I am trying to use the code for IIC (Invariant Information Clustering) : https://github.com/xu-ji/IIC
It basically calls the network twice on original input and modified input.
x_out = net(sample) # Softmax output for original sample
x_tf_out = net(noisy_sample) # Softmax output for noisy sample
loss = IIC_loss(x_out, x_tf_out)
And then the loss wants the original sample and the noisy sample to be labeled to the same class.
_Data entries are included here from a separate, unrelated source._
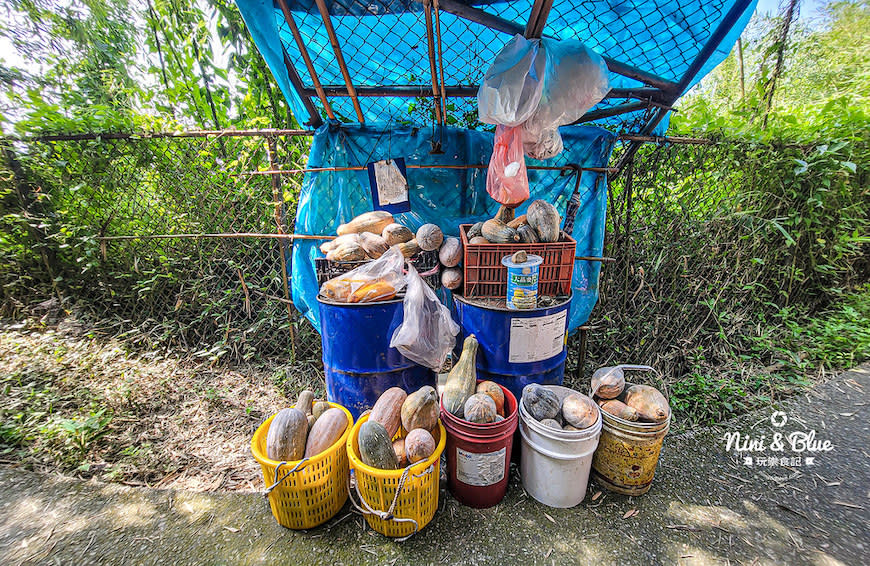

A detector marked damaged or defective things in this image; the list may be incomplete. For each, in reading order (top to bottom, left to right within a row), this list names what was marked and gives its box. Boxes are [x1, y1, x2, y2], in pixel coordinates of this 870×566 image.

rusty metal bar [278, 0, 336, 121]
rusty metal bar [314, 0, 364, 123]
rusty metal bar [426, 0, 446, 125]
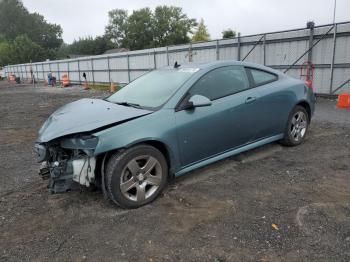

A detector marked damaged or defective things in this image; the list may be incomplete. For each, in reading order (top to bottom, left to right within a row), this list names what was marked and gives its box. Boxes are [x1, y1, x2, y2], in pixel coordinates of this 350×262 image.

crushed hood [37, 99, 152, 143]
damaged pontiac g6 [34, 60, 316, 208]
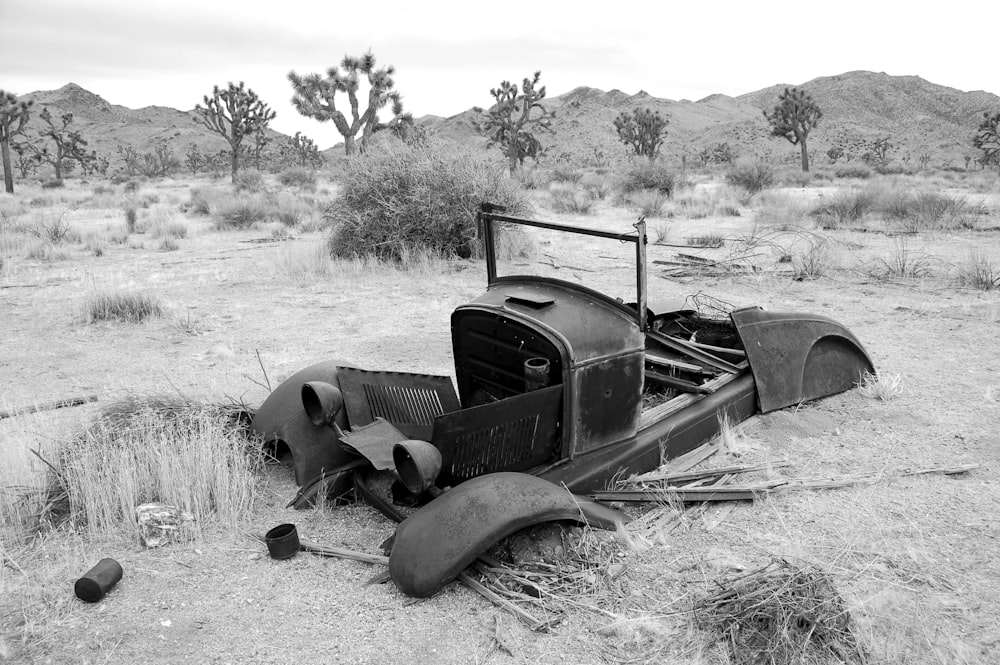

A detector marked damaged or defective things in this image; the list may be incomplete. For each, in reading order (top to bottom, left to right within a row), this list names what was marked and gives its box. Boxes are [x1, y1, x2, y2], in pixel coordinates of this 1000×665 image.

detached fender [250, 360, 360, 486]
rusty metal panel [336, 366, 460, 438]
rusty metal panel [434, 384, 564, 482]
rusted car body [252, 204, 876, 596]
abandoned car [252, 204, 876, 596]
detached fender [728, 308, 876, 412]
detached fender [388, 472, 628, 596]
It is computed by the IIC loss :
def IIC_loss(x_out, x_tf_out, EPS=sys.float_info.epsilon):
# has had softmax applied
_, k = x_out.size()
p_i_j = compute_joint(x_out, x_tf_out)
assert (p_i_j.size() == (k, k))
p_i = p_i_j.sum(dim=1).view(k, 1).expand(k, k)
p_j = p_i_j.sum(dim=0).view(1, k).expand(k, k) # but should be same, symmetric
# avoid NaN losses. Effect will get cancelled out by p_i_j tiny anyway
p_i_j[(p_i_j < EPS).data] = EPS
p_j[(p_j < EPS).data] = EPS
p_i[(p_i < EPS).data] = EPS
loss = - p_i_j * (torch.log(p_i_j)
- torch.log(p_j)
- torch.log(p_i))
loss = loss.sum()
return loss
def compute_joint(x_out, x_tf_out):
# produces variable that requires grad (since args require grad)
bn, k = x_out.size()
assert (x_tf_out.size(0) == bn and x_tf_out.size(1) == k)
p_i_j = x_out.unsqueeze(2) * x_tf_out.unsqueeze(1) # bn, k, k
p_i_j = p_i_j.sum(dim=0) # k, k
p_i_j = (p_i_j + p_i_j.t()) / 2. # symmetrise
p_i_j = p_i_j / p_i_j.sum() # normalise
return p_i_j
When I now call backward() on the loss, it leads to the following error :
loss.backward()
optimizer.step()
in backward
#allow_unreachable=True) # allow_unreachable flag
RuntimeError: unsupported operation: more than one element of the written-to tensor refers to a single memory location. Please clone() the tensor before performing the operation.
What changes in the code are needed in new version of Pytorch ? The code ran perfectly even for PyTorch 1.0.